“Detection Canines” visited the Esperanza High School campus on November 15, 2019 as a part of PYLUSD’s program to take “every reasonable precaution to ensure a safe and healthy learning environment for all students and employees,” according to Richard Mc Alindin, Executive Director, of Instructional Support. PYLUSD has approved the use of trained dogs from the Interquest Detection Canine Inc. to search for illicit substances among the students.
According to an interview with Matador Messenger, Richard McAlindin explained that school-wide assemblies were held in October to introduce the new system which will be utilized at high schools throughout the district.
Safety is PYLUSD’s number one priority according to Richard McAlindin. The use of detection canines is one tool in the effort to combat the recent increase in teenage vaping and substance use amongst students.
Interquest Detection Canine Inc. uses family-friendly dog breeds including Golden and Labrador retrievers. In an interview with the Matador Messenger, Debbie Farmer, the president of the Interquest Detection Canines Inc., stated “The last thing we want to do is make anyone feel uncomfortable or afraid when our dog teams arrive at school. It is important for students to feel safe and see that our dogs are friendly and understand that their “job” is just a fun game for them.”
During the campus visits, if any unwanted contraband is found then it up to the District to decide what the consequences are based upon the school’s Code of Conduct, according to Debbie Farmer. If for any reason a student is unwilling to let the dogs inspect an article in which they are interested, the campus administrator will step in and take disciplinary action.

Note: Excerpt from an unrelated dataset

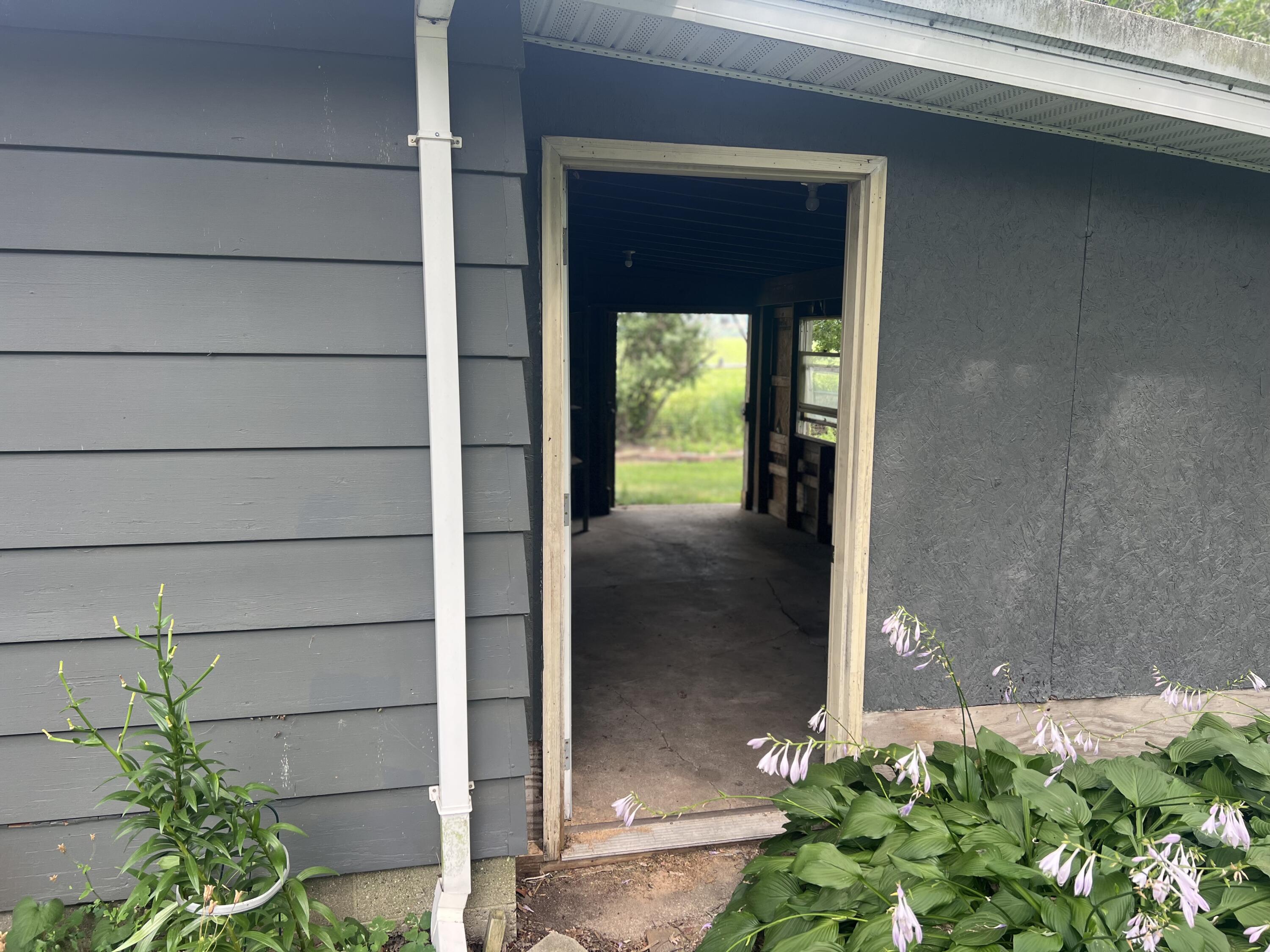 15747 Coral Road Property Photo 10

According to the Interquest Canine website, the company “utilizes friendly dogs that have been trained to detect a wide variety of contraband substances”, including the following :
Commonly abused medications
The process of searching student backpacks and belongings by canines is designed to be “non-confrontational .” “The dogs are trained to produce a final passive response by sitting when they detect a trained odor. This ensures they will not damage property, thereby limiting any potential liability to articles inspected,” the company explains. “All dog and handler teams are certified.No lockdowns are required during inspections. Our dogs are trained to work throughout daily activities.”
By having this program, the district hopes to deter unwanted contraband on campus and to provide a safe atmosphere for learning, according to Richard McAlindin.